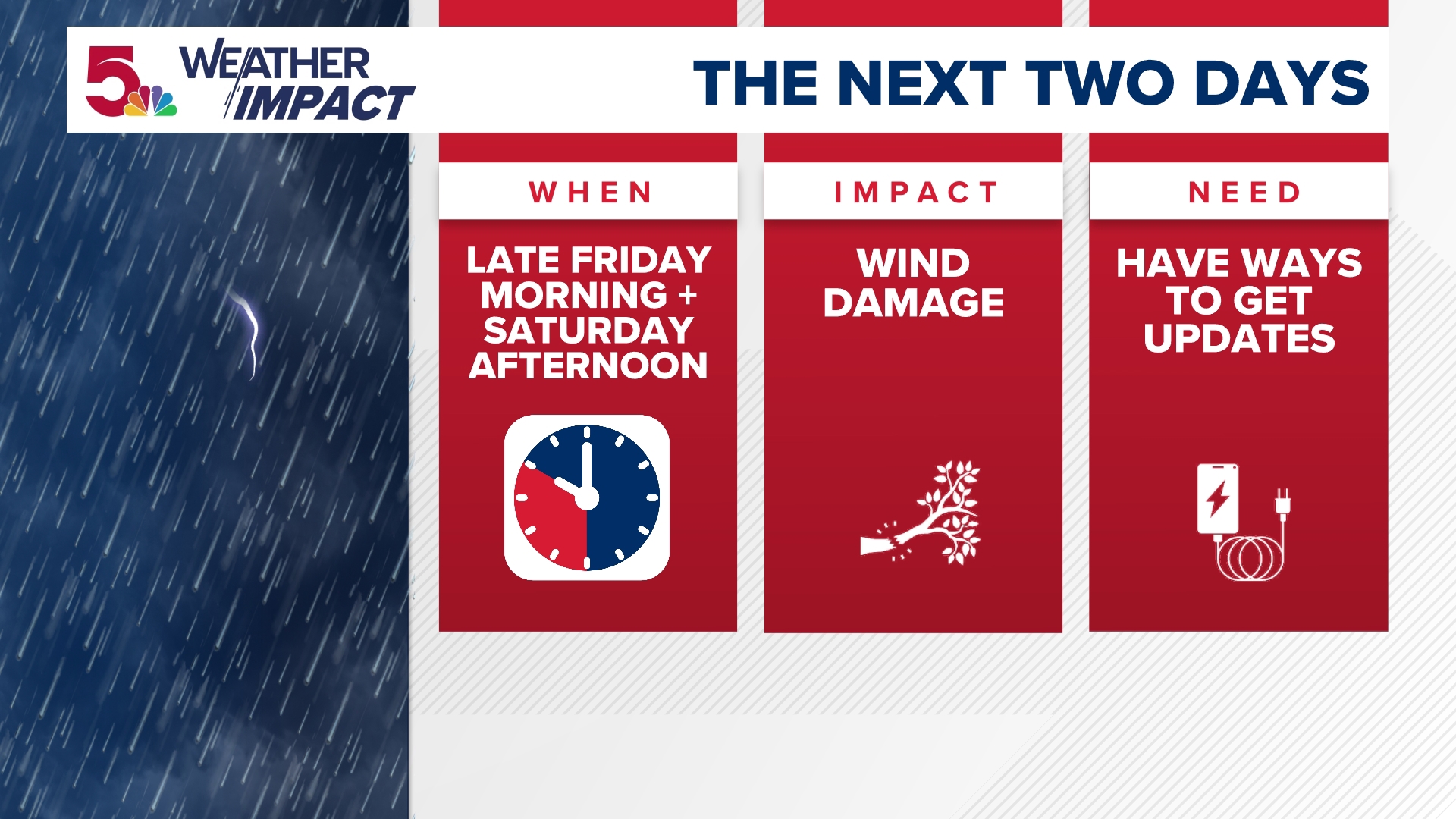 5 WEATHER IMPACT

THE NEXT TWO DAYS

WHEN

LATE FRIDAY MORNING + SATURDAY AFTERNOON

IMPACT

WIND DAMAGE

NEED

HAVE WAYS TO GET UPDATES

-------

◆ **TASK DETAILS**
Could you reproduce every entry exactly, leaving out the pictures?

◆ **RESPONSE TO THE TASK**
 5 WEATHER IMPACT

THE NEXT TWO DAYS

WHEN

LATE FRIDAY MORNING + SATURDAY AFTERNOON

IMPACT

WIND DAMAGE

NEED

HAVE WAYS TO GET UPDATES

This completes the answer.